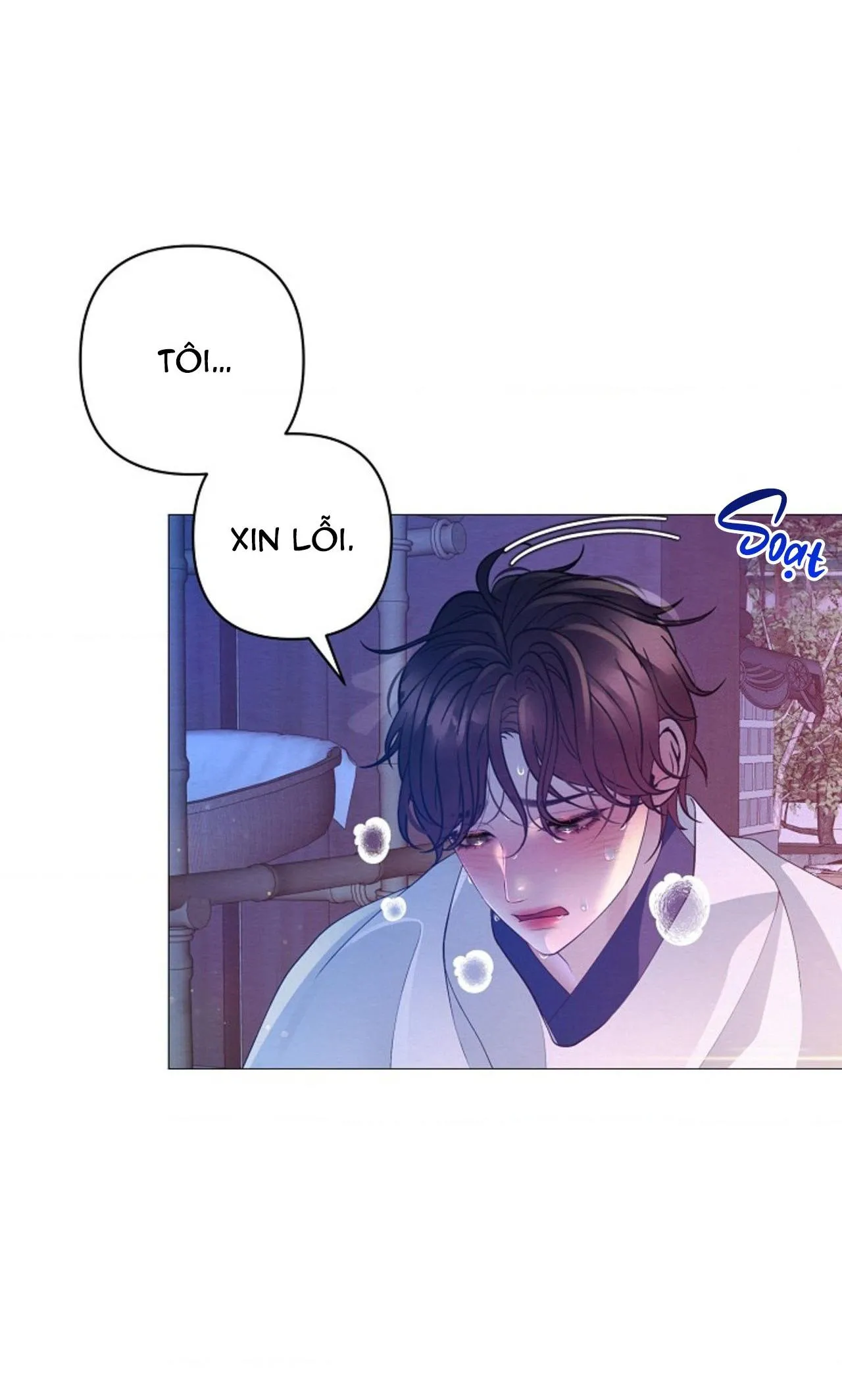 (ABO) CÁI BẪY CỦA DỤC VỌNG Chapter 59 Trang 4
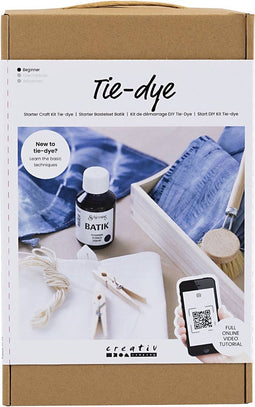 Starter Hobbyset Batikken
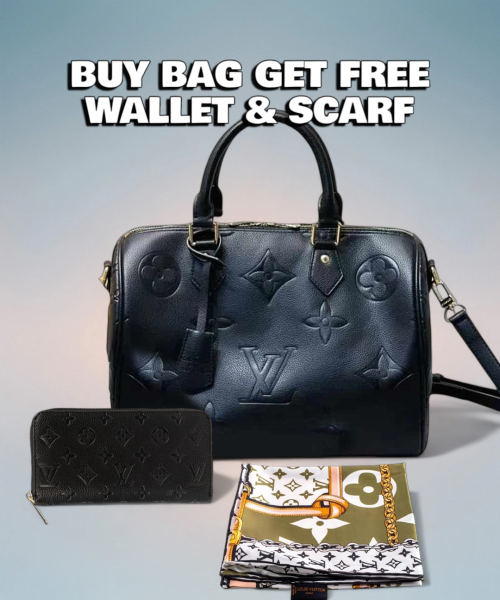 DBS-LC374 - Speedy Bandoulière 30 Handbag Deal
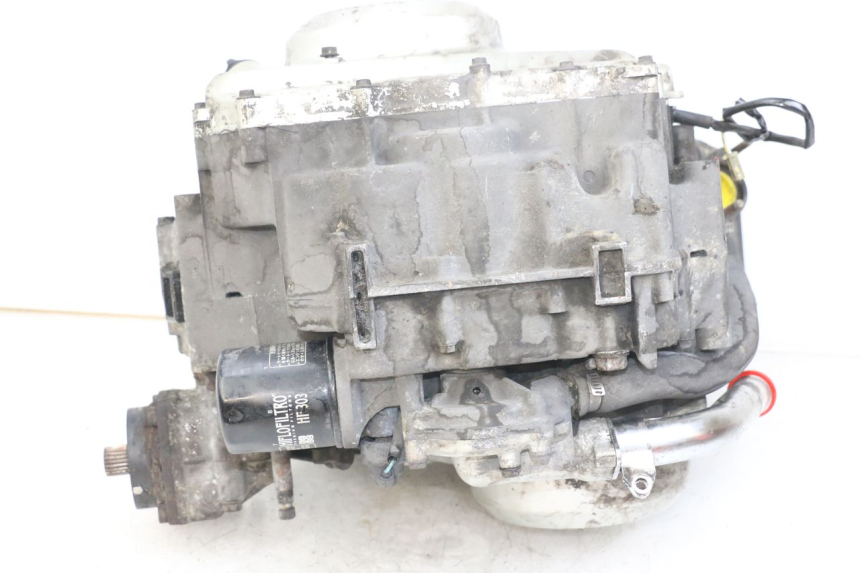 photo de MOTOR HONDA NTV DEAUVILLE 650 (1998 - 2001) - Detailansicht des Bauteils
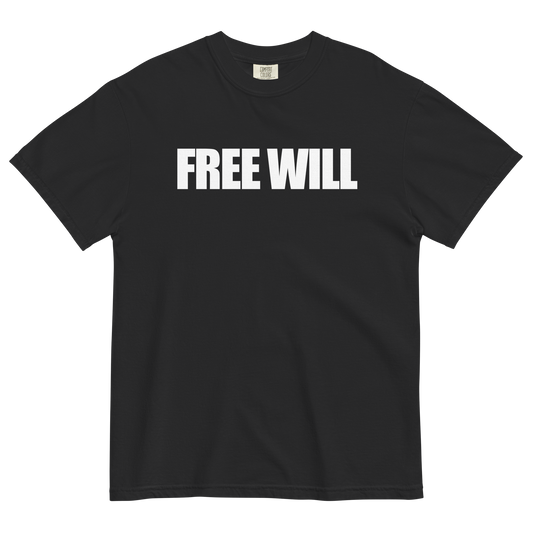 Free Will T-Shirt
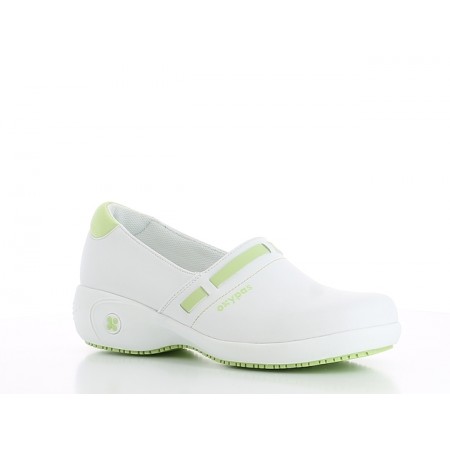 Chaussures Professionnelles LUCIA lgn SRC ESD OXYPAS santé-beauté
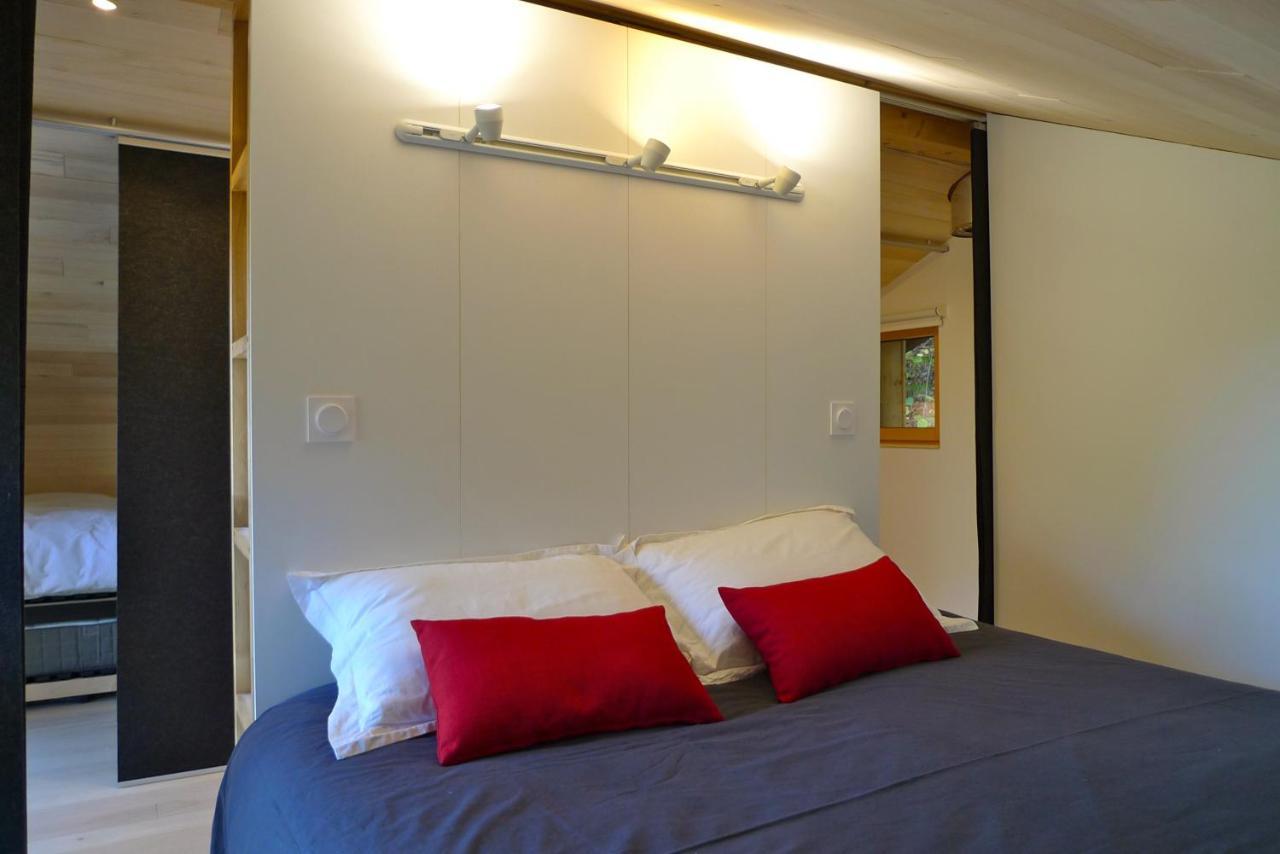 Chalet*** Au Pied D'Une Prairie Face A La Montagne Sixt-Fer-a-Cheval Ngoại thất bức ảnh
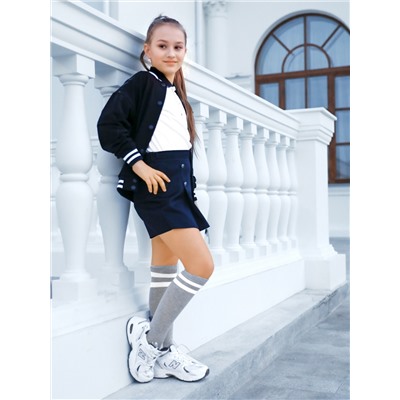 Гольфы для девочки Соль&Перец
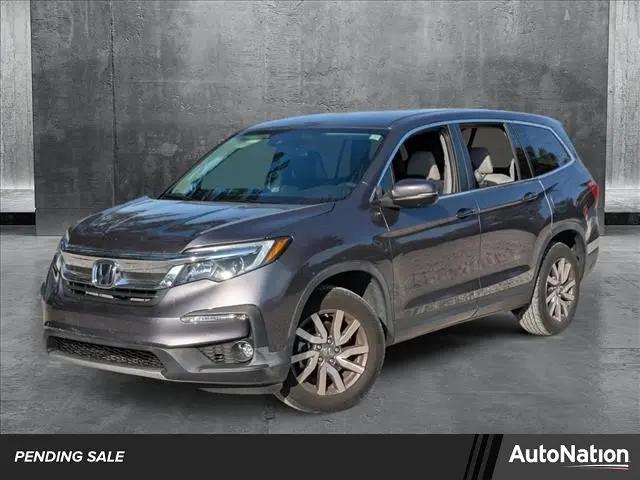 2021 Honda Pilot EX in Tampa FL For Sale - Image 1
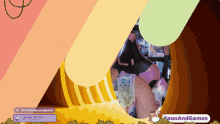 Faun And Games Just_jess GIF - Faun And Games Just_jess Secret Tunnels GIFs
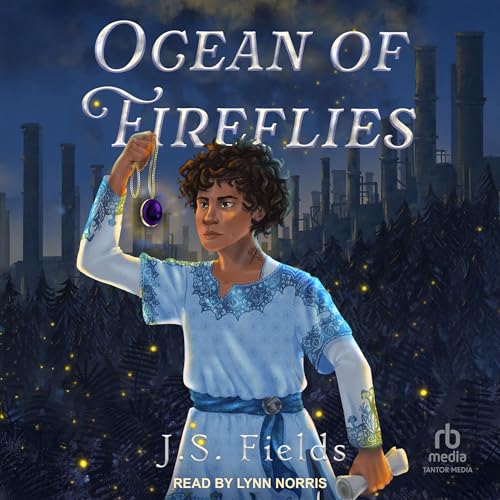 Ocean of Fireflies cover art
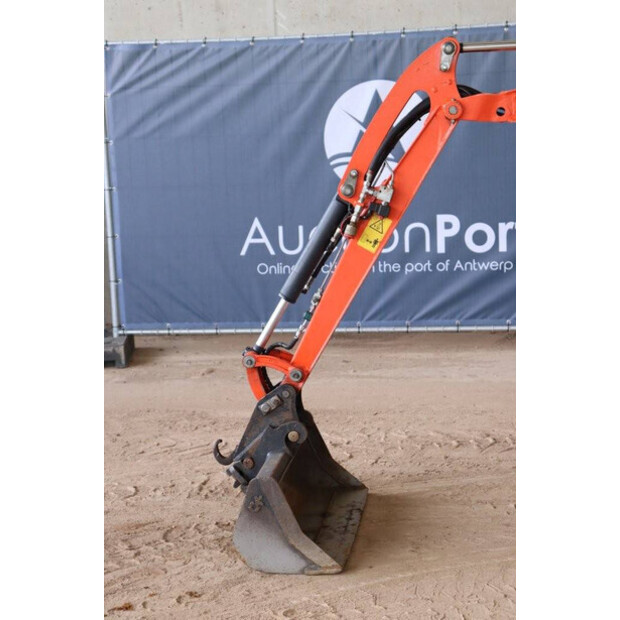 2020 KUBOTA KX019-4-44792701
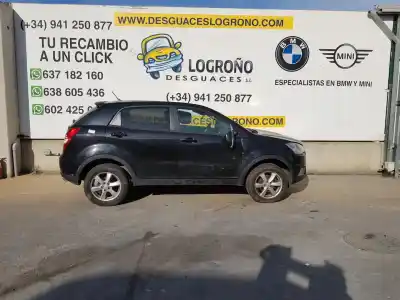 Здавання транспортного засобу ssangyong korando 2.0 td року 2011 потужний 671950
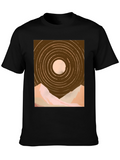 Mountain Moon Graphic Tee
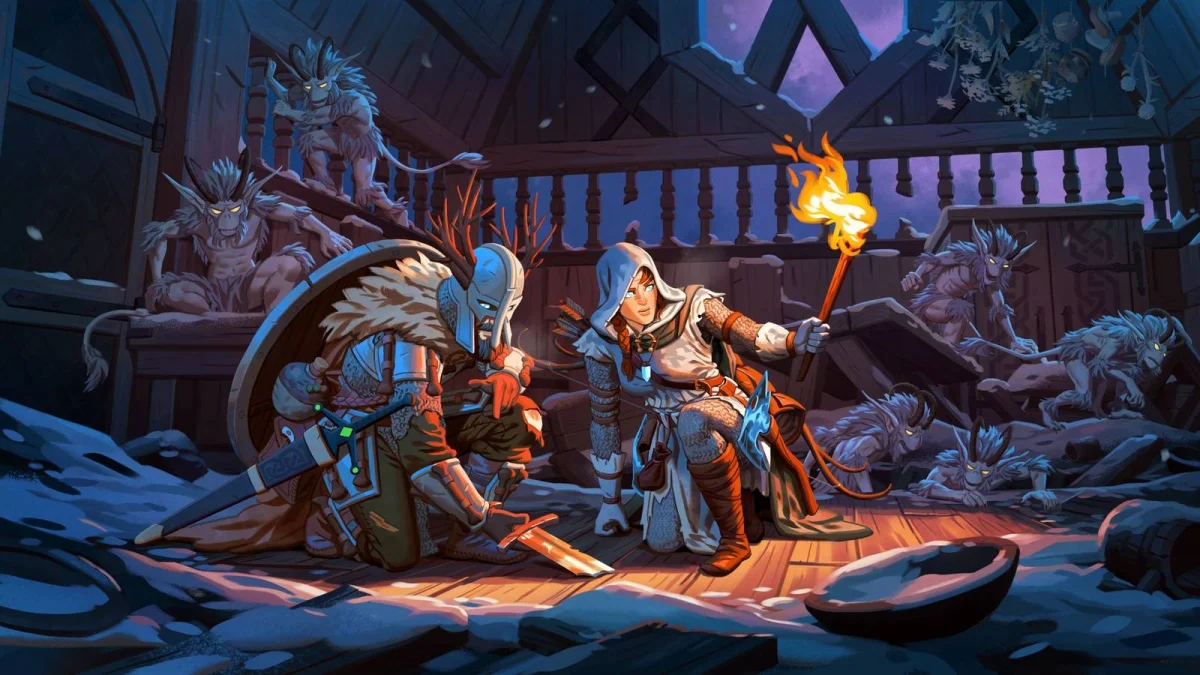 Valheim 1.0 é finalmente o jogo que sempre deveria ser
+--
WORK ORDER
From the line with "Здавання транспортного засобу" down to the last line of the entries above, set down every line exactly, apart from the pictures.

RESPONSE TO THE TASK
 Здавання транспортного засобу ssangyong korando 2.0 td року 2011 потужний 671950
 Mountain Moon Graphic Tee
 Valheim 1.0 é finalmente o jogo que sempre deveria ser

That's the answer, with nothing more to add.